### Given passage
§ §

ResultSet `fetchmany_arrow`/`fetchall_arrow` methods fail during `concat_tables`
Hi there,
I'm using this client library to fetch much data from our DBX environment. The version I'm using is 3.3.0.
The library keeps crashing when attempts to concatenate two current and partial results. I can not attach to full trace, because it contains some of the internal schemas, but here is the gist of it:
creation_date
First Schema: creation_date: timestamp[us, tz=Etc/UTC]
Second Schema: creation_date: timestamp[us, tz=Etc/UTC] not null
status
First Schema: status: string
Second Schema: status: string not null
sender_id
First Schema: sender_id: string
Second Schema: sender_id: string not null
.
.
.
and a few other fields with the exact same discrepancy
The exact stack trace is
Traceback (most recent call last):
File "/Users/X/work/scripts/raw_order.py", line 34, in <module>
for r in tqdm(cursor, total=max_items):
File "/Users/X/work/.venv/lib/python3.10/site-packages/tqdm/std.py", line 1181, in __iter__
for obj in iterable:
File "/Users/X/work//.venv/lib/python3.10/site-packages/databricks/sql/client.py", line 422, in __iter__
for row in self.active_result_set:
File "/Users/X/work//.venv/lib/python3.10/site-packages/databricks/sql/client.py", line 1112, in __iter__
row = self.fetchone()

§ §

### Data section
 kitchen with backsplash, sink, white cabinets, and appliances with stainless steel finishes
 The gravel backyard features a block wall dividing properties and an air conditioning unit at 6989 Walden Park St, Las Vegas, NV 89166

§ §

### Task set
- a) Translate this sentence from the issue report into Spanish: "The version I'm using is 3.3.0."
- b) According to the issue report, which version of the client library is the poster using?
- c) Rewrite the issue report starting with "and a few other" and going on through "row = self.fetchone()", replacing "cursor" with "result_cursor".

### Task responses
- a) La versión que estoy usando es la 3.3.0.

- b) Version 3.3.0.

- c)
and a few other fields with the exact same discrepancy
The exact stack trace is
Traceback (most recent call last):
File "/Users/X/work/scripts/raw_order.py", line 34, in <module>
for r in tqdm(result_cursor, total=max_items):
File "/Users/X/work/.venv/lib/python3.10/site-packages/tqdm/std.py", line 1181, in __iter__
for obj in iterable:
File "/Users/X/work//.venv/lib/python3.10/site-packages/databricks/sql/client.py", line 422, in __iter__
for row in self.active_result_set:
File "/Users/X/work//.venv/lib/python3.10/site-packages/databricks/sql/client.py", line 1112, in __iter__
row = self.fetchone()